• Your assignment:
All of the records below must be reproduced exactly, minus any pictures.

Image-caption web data
++++++

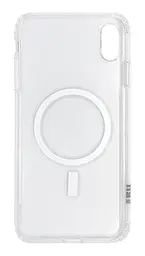 Магнітний чохол XON PhoneCase Magnetic для iPhone XS Max (PCMA1110300T 1905) Прозорий - мініатюра 3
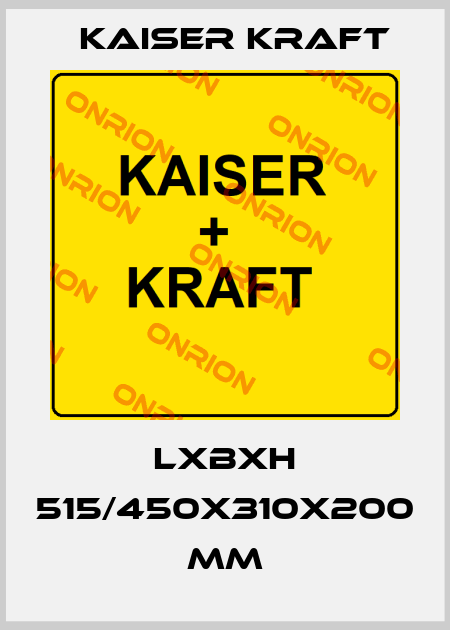 LXBXH 515/450X310X200 MM Kaiser Kraft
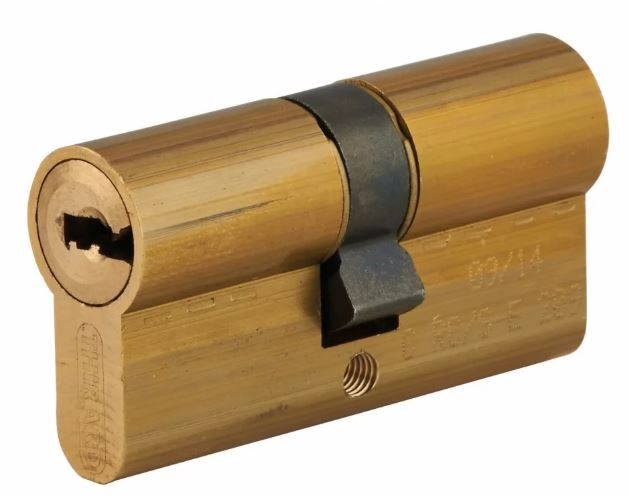 Cylindre à double entrée EDF-R 30X30 sans clé BEAURAIN DISTRIBUTION RIFEP230302CL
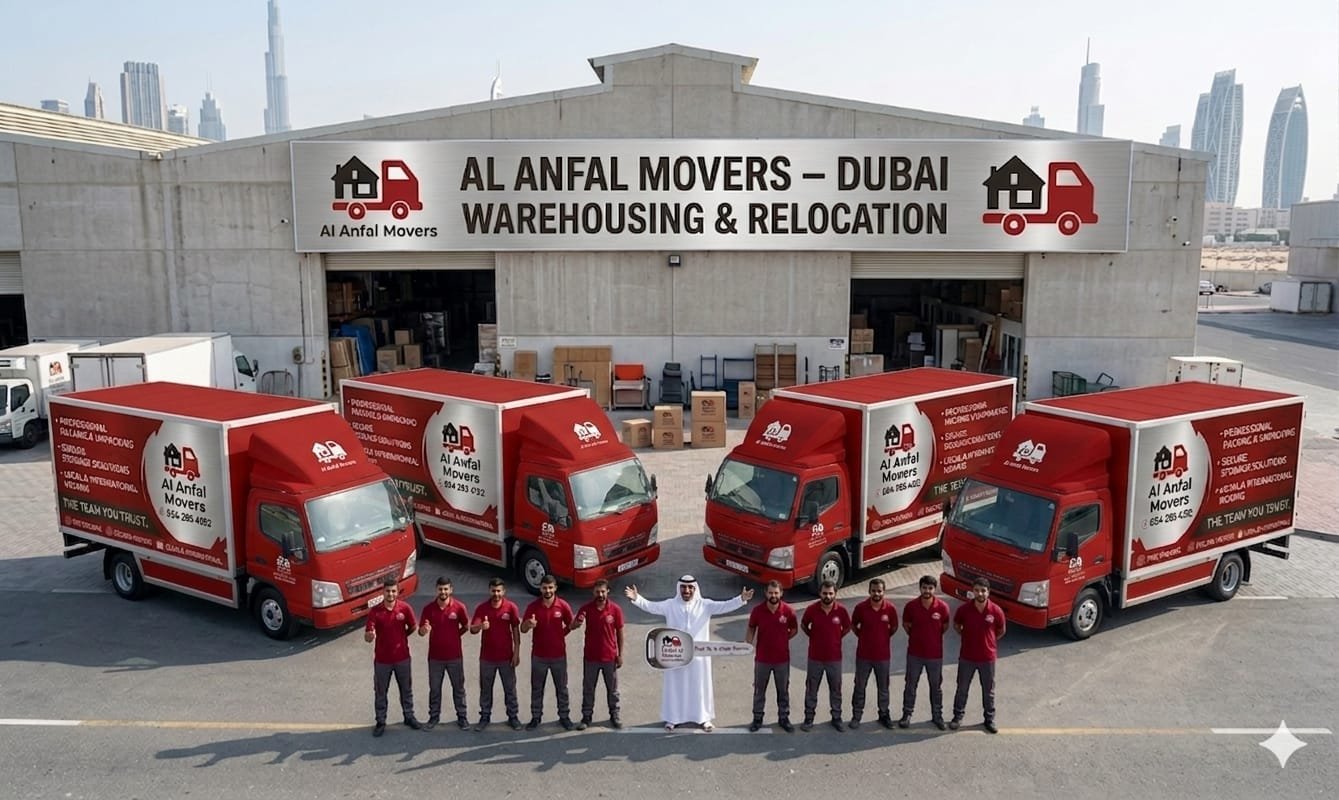 Dubai’s Trusted Movers & Packers | Al Anfal Movers photo 2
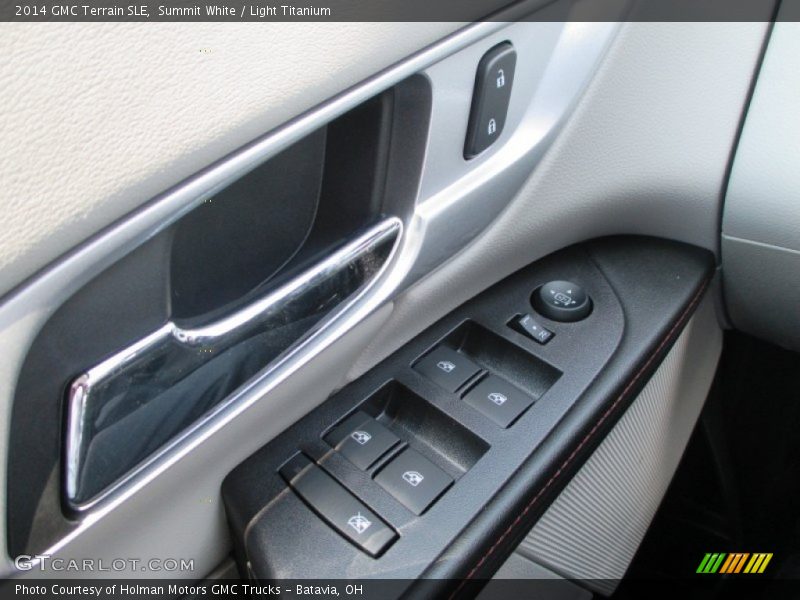 Summit White / Light Titanium 2014 GMC Terrain SLE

++++++

• Answer for the task:
 Магнітний чохол XON PhoneCase Magnetic для iPhone XS Max (PCMA1110300T 1905) Прозорий - мініатюра 3
 LXBXH 515/450X310X200 MM Kaiser Kraft
 Cylindre à double entrée EDF-R 30X30 sans clé BEAURAIN DISTRIBUTION RIFEP230302CL
 Dubai’s Trusted Movers & Packers | Al Anfal Movers photo 2
 Summit White / Light Titanium 2014 GMC Terrain SLE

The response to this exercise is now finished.